The first impressions of the crew are that they don’t exactly see eye to eye, but as the book progresses each character reveals their own objectives, causing them to separate. While the leader, Seoni, initially attempts to divide the crew into groups to handle multiple tasks, the members veer off in their own ways with their own agendas, leaving Seoni without a crew and without a plan. Having the characters branch off on their own paths was a great plot device used by Zub. With all the members in varying situations we are introduced to multiple locations and plots simultaneously, which is helpful, especially for a first issue. With the crew on their own it is easier to get a better understanding as to who they are and what their individual goals are.

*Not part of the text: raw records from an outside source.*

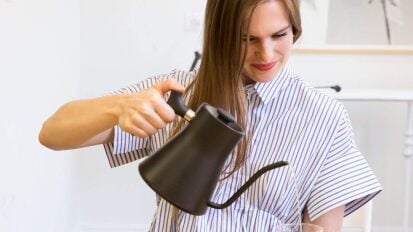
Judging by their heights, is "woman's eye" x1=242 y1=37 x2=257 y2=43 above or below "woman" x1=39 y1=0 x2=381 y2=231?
above

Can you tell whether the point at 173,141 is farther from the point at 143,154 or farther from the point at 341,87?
the point at 341,87

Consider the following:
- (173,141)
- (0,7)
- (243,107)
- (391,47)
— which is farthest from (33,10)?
(391,47)

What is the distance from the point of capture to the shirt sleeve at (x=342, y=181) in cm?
111

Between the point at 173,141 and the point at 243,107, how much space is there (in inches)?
16.0

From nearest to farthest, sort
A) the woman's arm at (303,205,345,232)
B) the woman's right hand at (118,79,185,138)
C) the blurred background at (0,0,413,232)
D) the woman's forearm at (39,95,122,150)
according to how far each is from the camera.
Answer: the woman's right hand at (118,79,185,138) → the woman's forearm at (39,95,122,150) → the woman's arm at (303,205,345,232) → the blurred background at (0,0,413,232)

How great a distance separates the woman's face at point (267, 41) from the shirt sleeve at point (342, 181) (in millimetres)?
191

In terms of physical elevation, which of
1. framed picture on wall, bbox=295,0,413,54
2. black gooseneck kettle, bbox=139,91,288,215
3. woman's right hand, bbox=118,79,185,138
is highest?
framed picture on wall, bbox=295,0,413,54

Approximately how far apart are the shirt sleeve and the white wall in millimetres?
860

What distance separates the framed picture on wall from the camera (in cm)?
274

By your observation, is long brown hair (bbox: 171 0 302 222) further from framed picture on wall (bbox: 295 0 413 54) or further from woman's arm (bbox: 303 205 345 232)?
framed picture on wall (bbox: 295 0 413 54)

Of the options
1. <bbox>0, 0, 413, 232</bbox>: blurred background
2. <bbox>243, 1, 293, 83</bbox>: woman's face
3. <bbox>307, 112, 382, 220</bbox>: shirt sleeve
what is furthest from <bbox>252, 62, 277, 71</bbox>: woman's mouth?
<bbox>0, 0, 413, 232</bbox>: blurred background

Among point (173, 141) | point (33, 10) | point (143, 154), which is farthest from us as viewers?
point (33, 10)

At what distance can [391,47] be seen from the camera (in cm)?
278

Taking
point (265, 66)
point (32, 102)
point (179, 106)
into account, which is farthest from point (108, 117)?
point (32, 102)
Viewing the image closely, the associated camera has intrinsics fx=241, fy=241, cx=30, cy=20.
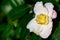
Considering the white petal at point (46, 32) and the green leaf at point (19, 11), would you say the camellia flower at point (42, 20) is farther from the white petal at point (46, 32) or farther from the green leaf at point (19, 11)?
the green leaf at point (19, 11)

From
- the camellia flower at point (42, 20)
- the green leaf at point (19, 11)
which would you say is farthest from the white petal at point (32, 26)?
the green leaf at point (19, 11)

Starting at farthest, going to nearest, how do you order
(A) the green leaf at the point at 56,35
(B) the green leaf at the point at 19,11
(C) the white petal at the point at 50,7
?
(B) the green leaf at the point at 19,11 < (A) the green leaf at the point at 56,35 < (C) the white petal at the point at 50,7

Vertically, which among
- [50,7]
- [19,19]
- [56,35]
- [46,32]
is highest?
[50,7]

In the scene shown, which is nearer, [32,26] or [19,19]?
[32,26]

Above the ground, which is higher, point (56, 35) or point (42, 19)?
point (42, 19)

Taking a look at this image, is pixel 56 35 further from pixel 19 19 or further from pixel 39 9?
pixel 19 19

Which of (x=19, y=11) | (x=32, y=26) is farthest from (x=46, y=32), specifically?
(x=19, y=11)

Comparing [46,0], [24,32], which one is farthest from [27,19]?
[46,0]
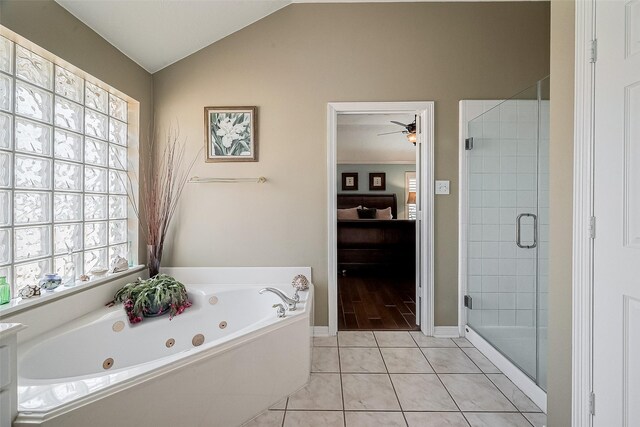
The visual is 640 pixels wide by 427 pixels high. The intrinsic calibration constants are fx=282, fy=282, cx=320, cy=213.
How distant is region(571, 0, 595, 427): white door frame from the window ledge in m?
2.53

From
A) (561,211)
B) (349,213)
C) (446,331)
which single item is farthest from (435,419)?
(349,213)

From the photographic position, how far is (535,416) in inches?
60.8

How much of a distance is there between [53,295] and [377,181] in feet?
21.0

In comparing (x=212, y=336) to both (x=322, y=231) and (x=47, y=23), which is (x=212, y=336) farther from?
(x=47, y=23)

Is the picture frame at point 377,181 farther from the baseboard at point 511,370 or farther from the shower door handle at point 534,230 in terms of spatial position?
the shower door handle at point 534,230

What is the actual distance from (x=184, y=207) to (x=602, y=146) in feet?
8.73

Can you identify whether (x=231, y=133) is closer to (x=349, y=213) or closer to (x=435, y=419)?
(x=435, y=419)

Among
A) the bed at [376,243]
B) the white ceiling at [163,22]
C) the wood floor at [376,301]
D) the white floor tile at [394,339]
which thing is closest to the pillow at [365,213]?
the bed at [376,243]

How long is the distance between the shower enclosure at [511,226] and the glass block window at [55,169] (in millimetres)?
2919

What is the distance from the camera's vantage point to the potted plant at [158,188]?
7.72 ft

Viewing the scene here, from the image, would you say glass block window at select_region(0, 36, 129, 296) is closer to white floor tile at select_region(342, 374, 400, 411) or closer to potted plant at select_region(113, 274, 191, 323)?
potted plant at select_region(113, 274, 191, 323)

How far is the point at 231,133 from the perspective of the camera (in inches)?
96.2

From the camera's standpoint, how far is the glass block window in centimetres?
146

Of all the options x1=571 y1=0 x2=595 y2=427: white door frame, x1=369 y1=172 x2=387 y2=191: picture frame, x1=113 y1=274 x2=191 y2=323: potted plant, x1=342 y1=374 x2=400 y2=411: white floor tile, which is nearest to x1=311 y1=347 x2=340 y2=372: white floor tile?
x1=342 y1=374 x2=400 y2=411: white floor tile
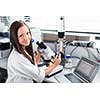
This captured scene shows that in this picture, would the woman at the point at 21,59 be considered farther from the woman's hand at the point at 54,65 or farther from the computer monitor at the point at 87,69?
the computer monitor at the point at 87,69

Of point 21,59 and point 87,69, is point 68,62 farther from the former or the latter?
point 21,59

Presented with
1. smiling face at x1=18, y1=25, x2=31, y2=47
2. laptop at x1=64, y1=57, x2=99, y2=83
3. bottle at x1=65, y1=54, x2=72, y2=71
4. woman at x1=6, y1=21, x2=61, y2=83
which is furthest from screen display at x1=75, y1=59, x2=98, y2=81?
smiling face at x1=18, y1=25, x2=31, y2=47

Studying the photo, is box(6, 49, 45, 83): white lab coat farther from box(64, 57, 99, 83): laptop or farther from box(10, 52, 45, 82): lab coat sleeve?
box(64, 57, 99, 83): laptop

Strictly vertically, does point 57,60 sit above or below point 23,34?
below

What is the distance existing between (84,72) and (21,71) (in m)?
0.43

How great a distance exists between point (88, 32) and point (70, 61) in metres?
0.27

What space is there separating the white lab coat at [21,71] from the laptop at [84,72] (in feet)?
0.70

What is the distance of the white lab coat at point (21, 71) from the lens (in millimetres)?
1239

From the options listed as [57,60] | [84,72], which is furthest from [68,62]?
[84,72]

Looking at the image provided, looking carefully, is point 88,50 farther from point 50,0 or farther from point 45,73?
point 50,0

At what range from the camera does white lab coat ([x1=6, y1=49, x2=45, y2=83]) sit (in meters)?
1.24

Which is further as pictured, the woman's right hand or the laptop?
the woman's right hand

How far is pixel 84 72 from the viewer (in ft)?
4.34

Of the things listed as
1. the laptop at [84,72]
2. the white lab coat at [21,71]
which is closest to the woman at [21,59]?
the white lab coat at [21,71]
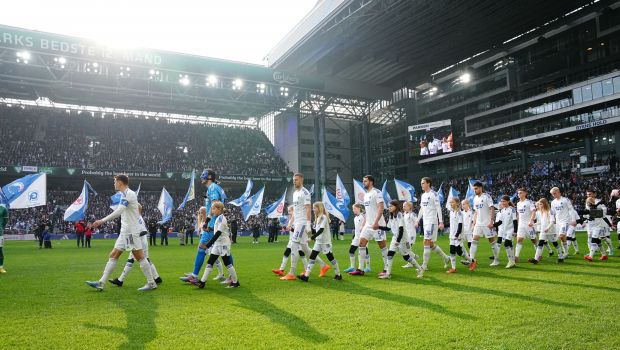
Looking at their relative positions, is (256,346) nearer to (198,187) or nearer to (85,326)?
(85,326)

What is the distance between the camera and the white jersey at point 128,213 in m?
8.74

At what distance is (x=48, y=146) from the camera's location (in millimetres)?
48469

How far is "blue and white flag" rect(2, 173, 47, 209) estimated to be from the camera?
17.9m

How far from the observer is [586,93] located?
46344mm

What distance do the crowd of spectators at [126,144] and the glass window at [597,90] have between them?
114 feet

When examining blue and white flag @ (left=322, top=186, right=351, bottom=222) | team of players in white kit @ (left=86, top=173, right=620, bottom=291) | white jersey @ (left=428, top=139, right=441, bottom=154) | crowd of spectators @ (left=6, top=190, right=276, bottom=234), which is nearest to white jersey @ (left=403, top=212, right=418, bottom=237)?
team of players in white kit @ (left=86, top=173, right=620, bottom=291)

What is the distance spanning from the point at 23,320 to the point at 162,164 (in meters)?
47.1

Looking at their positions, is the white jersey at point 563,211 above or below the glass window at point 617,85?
below

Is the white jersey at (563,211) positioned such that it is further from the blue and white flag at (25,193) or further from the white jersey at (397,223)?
the blue and white flag at (25,193)

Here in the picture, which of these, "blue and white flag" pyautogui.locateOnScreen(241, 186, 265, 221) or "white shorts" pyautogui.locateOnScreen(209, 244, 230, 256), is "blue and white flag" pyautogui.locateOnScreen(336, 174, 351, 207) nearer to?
"blue and white flag" pyautogui.locateOnScreen(241, 186, 265, 221)

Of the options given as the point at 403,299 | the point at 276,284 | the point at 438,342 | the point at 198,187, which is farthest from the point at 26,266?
the point at 198,187

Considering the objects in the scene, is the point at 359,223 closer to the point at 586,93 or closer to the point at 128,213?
the point at 128,213

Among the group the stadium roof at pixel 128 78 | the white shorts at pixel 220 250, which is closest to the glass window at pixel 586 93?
the stadium roof at pixel 128 78

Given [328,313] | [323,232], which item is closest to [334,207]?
[323,232]
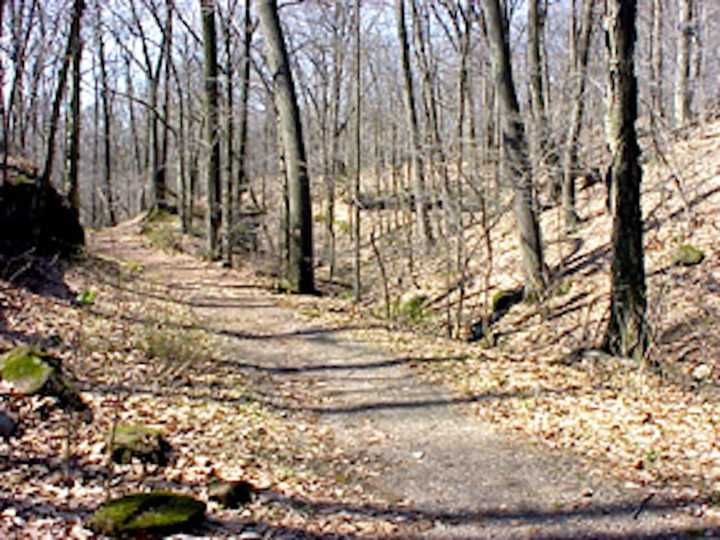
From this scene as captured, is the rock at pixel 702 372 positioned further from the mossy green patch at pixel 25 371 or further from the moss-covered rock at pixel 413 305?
the mossy green patch at pixel 25 371

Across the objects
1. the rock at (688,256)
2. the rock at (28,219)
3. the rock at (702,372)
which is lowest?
the rock at (702,372)

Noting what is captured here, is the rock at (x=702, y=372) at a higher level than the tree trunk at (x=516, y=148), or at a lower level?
lower

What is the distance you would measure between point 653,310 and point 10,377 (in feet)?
28.7

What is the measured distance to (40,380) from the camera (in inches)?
241

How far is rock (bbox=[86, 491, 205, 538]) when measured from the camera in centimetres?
415

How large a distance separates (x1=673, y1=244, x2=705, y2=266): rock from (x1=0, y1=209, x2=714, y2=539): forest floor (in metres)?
5.46

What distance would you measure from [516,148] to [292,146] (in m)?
4.88

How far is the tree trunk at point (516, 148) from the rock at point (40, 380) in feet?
26.6

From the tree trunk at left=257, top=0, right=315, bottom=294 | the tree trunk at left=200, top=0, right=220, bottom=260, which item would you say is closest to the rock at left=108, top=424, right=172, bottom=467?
the tree trunk at left=257, top=0, right=315, bottom=294

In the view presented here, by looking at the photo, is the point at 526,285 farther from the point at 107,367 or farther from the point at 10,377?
the point at 10,377

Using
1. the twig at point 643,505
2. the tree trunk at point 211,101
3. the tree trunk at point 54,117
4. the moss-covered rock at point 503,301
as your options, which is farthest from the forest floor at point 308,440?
the tree trunk at point 211,101

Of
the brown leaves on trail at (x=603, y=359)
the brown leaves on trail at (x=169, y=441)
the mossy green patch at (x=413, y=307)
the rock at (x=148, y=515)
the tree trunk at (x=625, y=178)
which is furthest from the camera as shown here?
the mossy green patch at (x=413, y=307)

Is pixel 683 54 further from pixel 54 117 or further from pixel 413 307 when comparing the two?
pixel 54 117

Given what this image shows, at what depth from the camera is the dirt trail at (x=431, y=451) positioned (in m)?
4.63
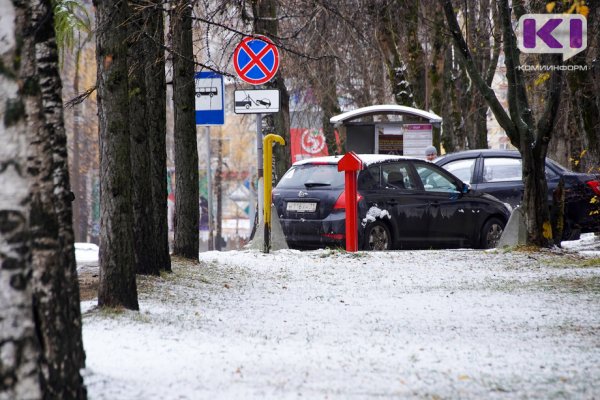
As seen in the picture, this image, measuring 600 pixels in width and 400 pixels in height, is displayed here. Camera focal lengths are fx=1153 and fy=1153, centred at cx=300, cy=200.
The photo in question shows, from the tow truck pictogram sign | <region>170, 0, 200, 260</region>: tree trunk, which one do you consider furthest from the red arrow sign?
<region>170, 0, 200, 260</region>: tree trunk

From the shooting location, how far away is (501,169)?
18.7 metres

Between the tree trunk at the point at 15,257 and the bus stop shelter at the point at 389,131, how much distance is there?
60.9 feet

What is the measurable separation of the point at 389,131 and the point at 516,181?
5.39 meters

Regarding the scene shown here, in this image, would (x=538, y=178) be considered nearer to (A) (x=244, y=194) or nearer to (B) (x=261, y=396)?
(B) (x=261, y=396)

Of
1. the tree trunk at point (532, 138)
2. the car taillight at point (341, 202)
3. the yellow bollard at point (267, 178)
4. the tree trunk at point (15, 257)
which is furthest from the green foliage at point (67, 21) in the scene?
the tree trunk at point (532, 138)

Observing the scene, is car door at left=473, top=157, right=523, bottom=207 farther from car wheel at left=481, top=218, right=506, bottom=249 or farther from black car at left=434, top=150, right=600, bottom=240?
car wheel at left=481, top=218, right=506, bottom=249

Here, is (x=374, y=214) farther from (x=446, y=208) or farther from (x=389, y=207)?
(x=446, y=208)

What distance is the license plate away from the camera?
1581cm

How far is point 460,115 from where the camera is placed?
35.8m

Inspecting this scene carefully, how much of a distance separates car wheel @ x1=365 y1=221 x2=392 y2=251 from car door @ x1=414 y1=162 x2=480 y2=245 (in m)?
0.73

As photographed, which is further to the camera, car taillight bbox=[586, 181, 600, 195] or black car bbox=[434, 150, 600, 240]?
black car bbox=[434, 150, 600, 240]

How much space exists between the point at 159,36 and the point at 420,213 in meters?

The characters that stood out the most were Ezren, the Wizard, and Kyra, the Holy Cleric of Sarenrae. Their individual stories seem to have the most depth so far and allow for much more to be done to expand their plots. There are also a lot of elements of mystery within their stories that left much anticipation, like Ezren’s meeting with Sheila Hiedmarch or the sudden intrusion on Kyra’s prayer. Their separate story arcs ended strong and satisfyingly, so long as they capitalize on them in the next installment.

As for the art, Leandro Oliveira is very detailed and precise with his drawing, which is a good thing. From splash pages of the crew’s vessel on the open waters to close ups of the character’s faces, the art is a nice mixture of realism and cartoon. While his resume in the comics business may be small, his popularity should grow as long as he keeps producing art like he did here. Oliveira’s pencils are only enhanced by Ross Campbell’s superb coloring. The colors aren’t too simple, but not so complex that they take away from the Oliveira’s pencils. The color palette used adds a nice filter, really accentuating the “medieval” feel of the book.

The only worry in the book so far is its division of the main characters and how Zub plans to bring them back together. While splitting them up initially is a great way to learn more about them, it will be interesting to see how their differentiating stories can be connected. Hopefully, one character doesn’t get left out and stuck in a purgatory of a useless plot that goes nowhere. However, it has only been one issue and is too early to tell what lies ahead for the crew.

Overall, the book is off to a good start with a fantastic, original look from Oliveira and Campbell, and a good, multi-layered story from Zub that, for the moment, sees all the characters heading in a good direction.